• El médico no discriminará a sus pacientes por razones de religión, ideología, raza, sexo, nacionalidad o extracción social.
  • El médico le debe lealtad al paciente en primer lugar y fomentará la confianza mutua.
  • Ofrecerá información pormenorizada sobre las posibilidades de tratamiento para el problema a tratar, con sus peculiaridades y riesgos.
  • Guardará secreto y confidencialidad de todo lo que el paciente le haya confiado y de lo que de él haya conocido en el ejercicio de la profesión. Este deber se extiende a los colaboradores del médico.
  • Debe disponer de todos los medios para proteger la salud del paciente, preservarla o recuperarla. Respetará las normas de profilaxis e higiene. No realizará tratamientos para los que no esté debidamente preparado, ni los aconsejará por razones ajenas a criterios de eficacia e indicación.

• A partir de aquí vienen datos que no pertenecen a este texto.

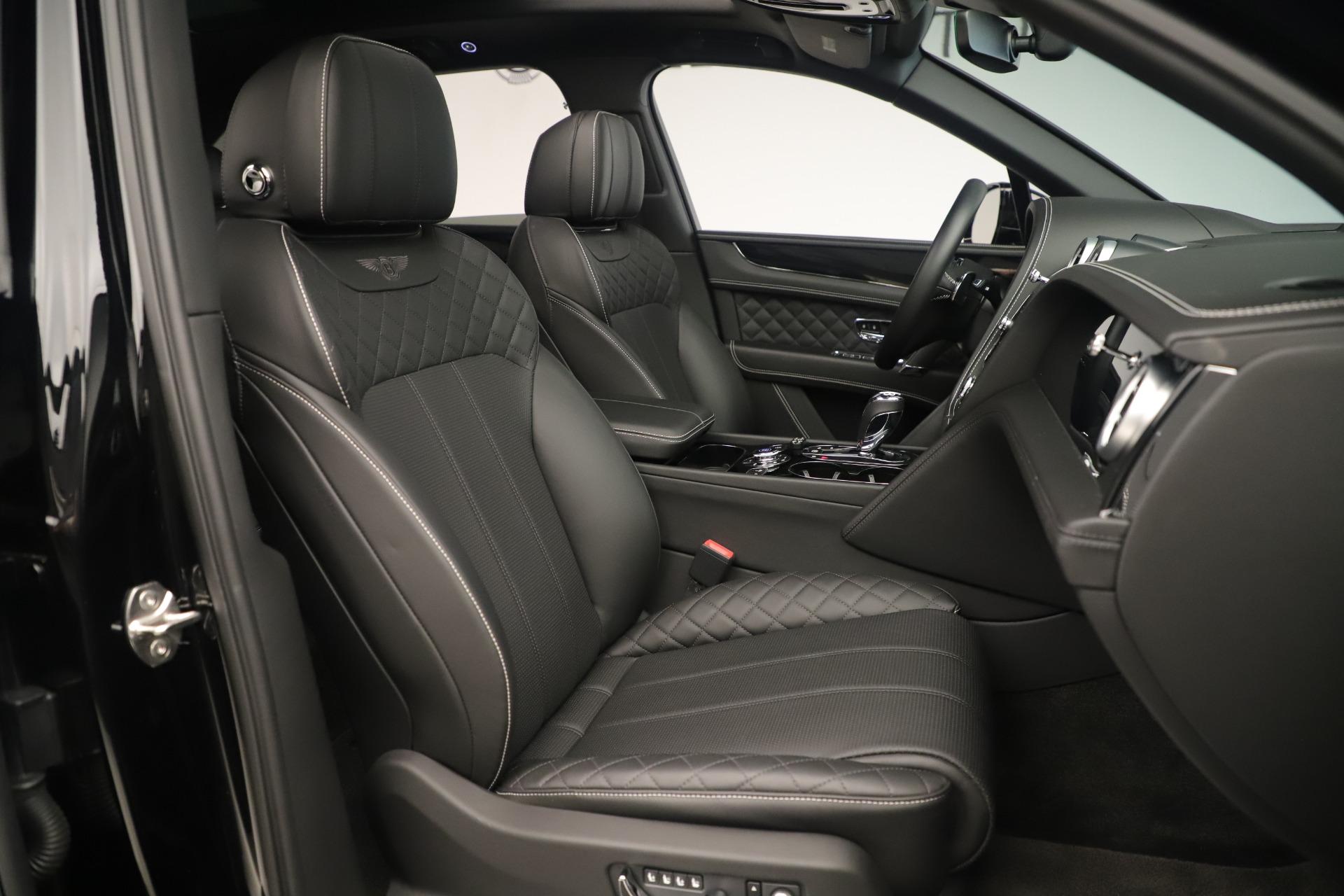 Used 2018 Bentley Bentayga W12 Signature For Sale In Westport, CT 2167_p29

  • Mantendrá sus conocimientos y práctica al día, reconociendo los límites de su competencia profesional y si tiene buenas razones para estimar que no está en condiciones de atender a su paciente, adoptará todas las medidas necesarias en su resguardo derivándolo, si es necesario, a otros colegas.
  • Respetará y fomentará el compañerismo hacia otros médicos. No interferirá en tratamientos ajenos. En caso de ser consultado por un colega, proporcionará toda la información necesaria.
  • Utilizará los medios de comunicación para garantizar la información y comunicación veraz. Se abstendrá de mensajes que menosprecien la dignidad médica o tengan mero afán de lucro. Nunca fomentará falsas esperanzas o creará falsas necesidades.